Sepsis is a word that can evoke feelings of dread for most people and yet, many fail to understand its meaning and implications fully. It is a life-threatening condition that arises when the body’s response to infection results in organ dysfunction or failure. It is one of the leading causes of deaths with 6 to 9 million deaths per year worldwide and 250,000 deaths per year in the United States. To make matters worse, sepsis is also one of the leading causes of preventable deaths worldwide. The key to prevention is early detection since every hour of delay increases the odds of death by 20%. However, sepsis can be very hard to detect especially in its early stages when it is reversible. The symptoms often point to other conditions and patients can deteriorate rapidly. Traditional risk models such as SIRS criteria to detect sepsis generate a lot of false positives leading to inefficient or ineffective care and nursing fatigue.

sepsis

Leveraging Machine Learning 

Due to PCCI’s close collaboration with Parkland Health & Hospital System, we recognized sepsis detection and prevention as an area that could benefit from an advanced machine learning-based algorithm. To be effective, the model needed to fulfill the following criteria:

  • A high enough positive predictive value (PPV) to ensure that false positives do not end up causing frustration for clinicians. It is very challenging to have a high PPV for use cases with low prevalence rates in the target population. Despite the high mortality numbers, the overall prevalence rate for sepsis in an inpatient setting (our target population) is 3% to 4%.
  • A prediction interval (how far ahead in the future can the model predict) that gives clinicians a sufficient heads-up to intervene.

PCCI developed a predictive model to fulfill the criteria identified as effective. This real-time model is designed to predict an individual’s risk of becoming septic within the next 12 hours.

Instead of relying on traditional ways of detecting the risk of sepsis through a handful of physiologic variables, we cast our net wide and started out with approximately 120 variables as potential predictors, such as socio-demographic, vital signs, co-morbidities, hospital utilization, medical conditions, clinical history, and lab results.

Testing the Lasso Logistic Regression Model

We trained and tested a Lasso Logistic Regression model, a decision tree and a neural net on 27 months-worth of Inpatient encounters from Parkland.

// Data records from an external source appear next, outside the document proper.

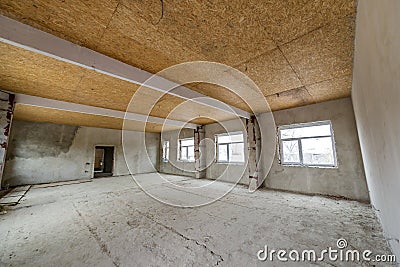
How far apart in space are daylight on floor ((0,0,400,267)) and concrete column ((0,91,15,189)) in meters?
0.02

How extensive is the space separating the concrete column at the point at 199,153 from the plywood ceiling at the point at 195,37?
4.33 metres

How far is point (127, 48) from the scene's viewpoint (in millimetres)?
2135

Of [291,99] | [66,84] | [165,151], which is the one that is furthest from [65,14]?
[165,151]

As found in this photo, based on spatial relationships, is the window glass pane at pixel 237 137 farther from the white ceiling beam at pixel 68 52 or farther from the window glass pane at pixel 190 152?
the white ceiling beam at pixel 68 52

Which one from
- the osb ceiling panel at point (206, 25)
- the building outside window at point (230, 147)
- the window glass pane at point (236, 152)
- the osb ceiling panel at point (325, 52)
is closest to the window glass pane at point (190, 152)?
the building outside window at point (230, 147)

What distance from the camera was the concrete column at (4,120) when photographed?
10.6 feet

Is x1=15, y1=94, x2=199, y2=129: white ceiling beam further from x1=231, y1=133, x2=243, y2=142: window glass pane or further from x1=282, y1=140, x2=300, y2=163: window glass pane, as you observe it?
x1=282, y1=140, x2=300, y2=163: window glass pane

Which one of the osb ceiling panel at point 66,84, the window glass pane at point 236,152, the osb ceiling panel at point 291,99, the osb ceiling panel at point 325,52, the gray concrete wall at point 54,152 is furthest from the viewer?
the window glass pane at point 236,152

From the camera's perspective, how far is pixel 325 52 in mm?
2207

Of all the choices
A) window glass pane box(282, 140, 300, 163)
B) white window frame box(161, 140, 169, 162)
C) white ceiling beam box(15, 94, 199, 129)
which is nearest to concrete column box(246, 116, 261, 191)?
window glass pane box(282, 140, 300, 163)

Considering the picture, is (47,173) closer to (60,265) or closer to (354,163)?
(60,265)

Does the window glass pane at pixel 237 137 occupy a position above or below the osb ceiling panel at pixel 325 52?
below

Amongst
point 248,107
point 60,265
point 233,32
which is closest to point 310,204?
point 248,107
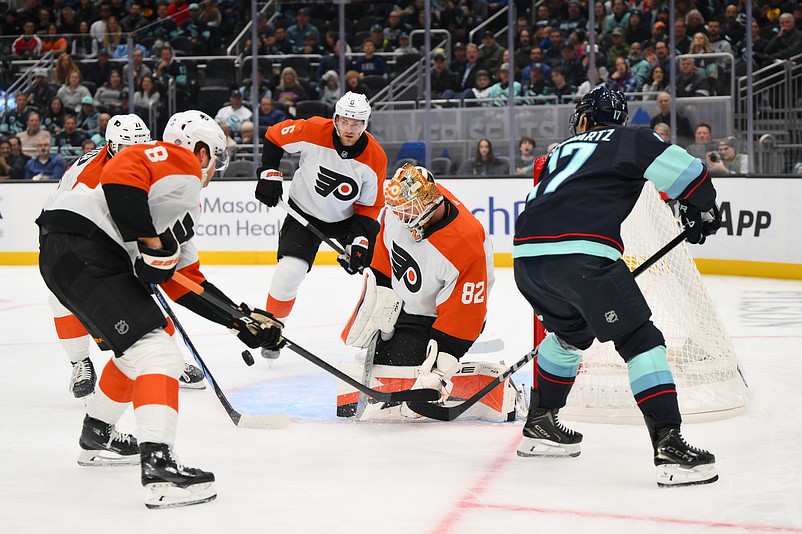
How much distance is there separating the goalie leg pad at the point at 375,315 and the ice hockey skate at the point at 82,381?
934 millimetres

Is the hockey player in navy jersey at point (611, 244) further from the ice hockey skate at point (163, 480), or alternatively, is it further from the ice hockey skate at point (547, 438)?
the ice hockey skate at point (163, 480)

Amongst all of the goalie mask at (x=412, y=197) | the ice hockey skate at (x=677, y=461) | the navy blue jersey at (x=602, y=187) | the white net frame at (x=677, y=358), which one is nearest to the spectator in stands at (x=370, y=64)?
the white net frame at (x=677, y=358)

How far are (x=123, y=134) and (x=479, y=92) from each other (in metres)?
5.49

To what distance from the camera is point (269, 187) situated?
4613 mm

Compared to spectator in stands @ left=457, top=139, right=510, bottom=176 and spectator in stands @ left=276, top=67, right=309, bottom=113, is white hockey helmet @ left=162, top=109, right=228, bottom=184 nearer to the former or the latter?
spectator in stands @ left=457, top=139, right=510, bottom=176

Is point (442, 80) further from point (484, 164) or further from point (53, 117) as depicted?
point (53, 117)

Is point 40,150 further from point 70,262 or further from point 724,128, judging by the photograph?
point 70,262

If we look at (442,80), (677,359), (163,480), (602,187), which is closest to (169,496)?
(163,480)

Initial data sets included 54,629 encounters and 30,922 patients. We chose the Lasso Logistic Regression model as the final model because of its high performance and interpretability by clinical users. The resulting model that compared favorably to other community models resulted in:

  • 95% Accuracy
  • 30% PPV
  • 55% Sensitivity

Incorporating the Model into Clinical Workflows

A model is useful only if it is actionable and available at point of care. PCCI’s Sepsis model is incorporated into clinical workflows through industry-standard APIs. The model accesses EHR data in real-time every five minutes and alerts the clinician if the risk is above a certain threshold. The risk threshold can be tailored to local populations and clinical best practices of an organization. The alerting mechanism can vary based on EHR functionality, but it can include a simple alert, queuing up of order sets based on the risk threshold, and sending a real-time alert to a secure mobile device or pager for a member of the rapid response team.